Brierly nodded. “What about Gil Shannon?”

“Same thing. I have two men with him now — both top interrogators — and they’re working him pretty hard. I spoke with the agents who were at the POTUS’s door and I laid it on pretty thick, too. Promise of immunity if they had anything to do with this and could provide actionable information.”

Brierly grunted. “You get approval from the attorney general?”

“No, the AG’s in Florida.
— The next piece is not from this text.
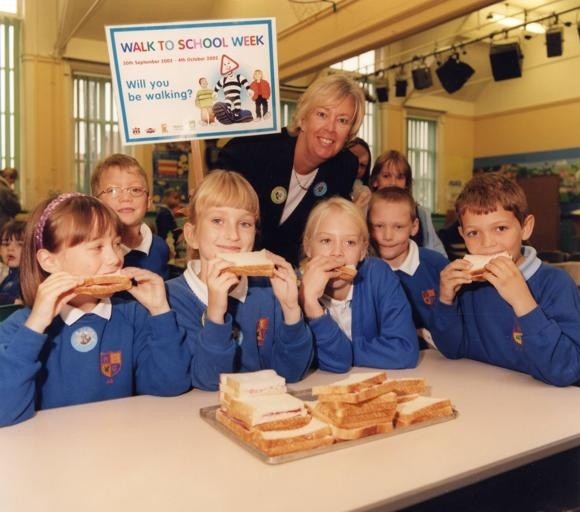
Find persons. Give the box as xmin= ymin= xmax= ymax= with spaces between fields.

I lied. I figured, fuck it.”

“What’d you get?”

“I got some very angry, very outraged agents who I think will pass a polygraph. But … they also know that they’re done as far as the Service goes.”

Brierly said nothing.

Ames sighed. “I guess we’re all done. I know I am. POTUS goes missing while I’m shift supervisor? I won’t be able to get a job guarding a landfill after this.”
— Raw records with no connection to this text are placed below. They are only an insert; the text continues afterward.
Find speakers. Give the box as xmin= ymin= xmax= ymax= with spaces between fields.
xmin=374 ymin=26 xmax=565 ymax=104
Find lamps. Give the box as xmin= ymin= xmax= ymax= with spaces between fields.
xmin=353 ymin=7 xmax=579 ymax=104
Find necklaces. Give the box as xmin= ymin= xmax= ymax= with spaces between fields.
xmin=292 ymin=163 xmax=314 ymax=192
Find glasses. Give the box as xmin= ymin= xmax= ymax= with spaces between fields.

“If you do, put in a good word for me, ’cause I’ll be the first one out on my ass.”

Brierly knew that he would be in the crosshairs because some people were going to try and use this to build or protect their own careers by making sure they were seen as executioners of the guilty. Brierly would go down as the Secret Service director who had managed to lose the president. You don’t recover from a career stumble like that. Even if this turned out to be something completely beyond Brierly’s control, he would take the bullet. A head must always fall, otherwise the system looks like it’s driving on a bad tire.

They traded small, grim smiles, then turned to survey the bedroom.

There were a dozen people in there. Forensics techs dusting and collecting. Photographers. Agents looking everywhere in hopes that they’d be the ones to find the first thread. Every single person in the room looked frightened, even the techs who had no reason to be.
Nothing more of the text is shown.